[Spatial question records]
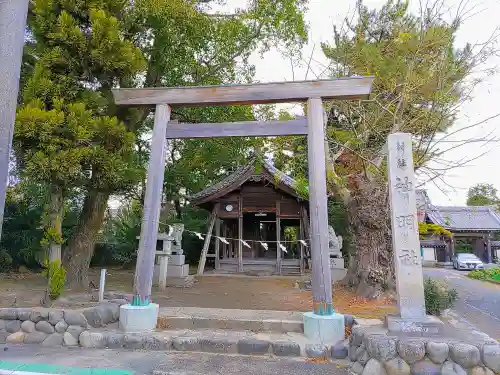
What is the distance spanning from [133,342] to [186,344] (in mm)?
839

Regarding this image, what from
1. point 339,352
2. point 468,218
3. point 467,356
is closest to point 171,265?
point 339,352

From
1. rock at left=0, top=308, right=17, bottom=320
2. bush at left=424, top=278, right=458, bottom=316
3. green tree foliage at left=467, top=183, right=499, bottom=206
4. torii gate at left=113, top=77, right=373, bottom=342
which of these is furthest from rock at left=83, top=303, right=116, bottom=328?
green tree foliage at left=467, top=183, right=499, bottom=206

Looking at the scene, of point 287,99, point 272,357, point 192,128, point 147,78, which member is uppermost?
point 147,78

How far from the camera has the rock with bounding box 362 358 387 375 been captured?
164 inches

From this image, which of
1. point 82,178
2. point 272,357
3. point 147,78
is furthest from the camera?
point 147,78

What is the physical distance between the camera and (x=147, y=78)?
10742 mm

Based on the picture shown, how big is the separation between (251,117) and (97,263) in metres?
13.3

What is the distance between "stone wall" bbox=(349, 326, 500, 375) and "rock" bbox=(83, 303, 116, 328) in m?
4.16

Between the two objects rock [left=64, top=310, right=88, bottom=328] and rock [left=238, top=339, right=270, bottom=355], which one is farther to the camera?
rock [left=64, top=310, right=88, bottom=328]

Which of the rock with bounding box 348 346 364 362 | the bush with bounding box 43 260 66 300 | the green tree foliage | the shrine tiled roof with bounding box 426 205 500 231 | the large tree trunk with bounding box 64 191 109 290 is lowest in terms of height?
the rock with bounding box 348 346 364 362

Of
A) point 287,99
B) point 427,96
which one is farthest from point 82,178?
point 427,96

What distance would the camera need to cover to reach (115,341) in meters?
5.46

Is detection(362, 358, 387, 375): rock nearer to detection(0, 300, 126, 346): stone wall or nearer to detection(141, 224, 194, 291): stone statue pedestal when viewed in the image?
detection(0, 300, 126, 346): stone wall

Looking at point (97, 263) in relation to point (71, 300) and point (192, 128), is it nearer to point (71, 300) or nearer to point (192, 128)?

• _Objective_:
Nothing in the entries should change as you copy them, except that the pictures are left out.

• _Complete response_:
What is the distance spanning from [133,342] to [186,344] (in mm)?
839

Regarding this image, what from
1. point 339,352
2. point 468,218
3. point 467,356
is closest to point 171,265?
point 339,352

From
1. rock at left=0, top=308, right=17, bottom=320
2. bush at left=424, top=278, right=458, bottom=316
3. green tree foliage at left=467, top=183, right=499, bottom=206
4. torii gate at left=113, top=77, right=373, bottom=342
which of these is furthest from rock at left=83, top=303, right=116, bottom=328?
green tree foliage at left=467, top=183, right=499, bottom=206

Looking at the scene, of point 287,99, point 272,357, point 192,128, point 147,78, which member is uppermost?
point 147,78

How far from the camera has the rock with bounding box 362 358 387 375 been captured?
164 inches

From this image, which of
1. point 82,178
2. point 272,357
3. point 147,78
is furthest from the camera?
point 147,78

What is the physical distance between the camera and (x=147, y=78)?
10742 mm

Based on the picture shown, how big is the separation between (251,117) and (97,263) in metres?
13.3

What is the distance between "stone wall" bbox=(349, 326, 500, 375) and "rock" bbox=(83, 303, 116, 328) in m?
4.16

Between the two objects rock [left=64, top=310, right=88, bottom=328] and rock [left=238, top=339, right=270, bottom=355], which one is farther to the camera?
rock [left=64, top=310, right=88, bottom=328]

Which of the rock with bounding box 348 346 364 362 | the bush with bounding box 43 260 66 300 | the green tree foliage | the shrine tiled roof with bounding box 426 205 500 231 | the large tree trunk with bounding box 64 191 109 290 is lowest in terms of height?
the rock with bounding box 348 346 364 362

Of
A) point 287,99
B) point 427,96
which one is farthest from point 82,178?
point 427,96

What distance would the camera need to cover to reach (115,341) in meters?
5.46

Is detection(362, 358, 387, 375): rock nearer to detection(0, 300, 126, 346): stone wall or nearer to detection(141, 224, 194, 291): stone statue pedestal when viewed in the image?
detection(0, 300, 126, 346): stone wall

Looking at point (97, 263) in relation to point (71, 300) and point (192, 128), is it nearer to point (71, 300) or nearer to point (192, 128)?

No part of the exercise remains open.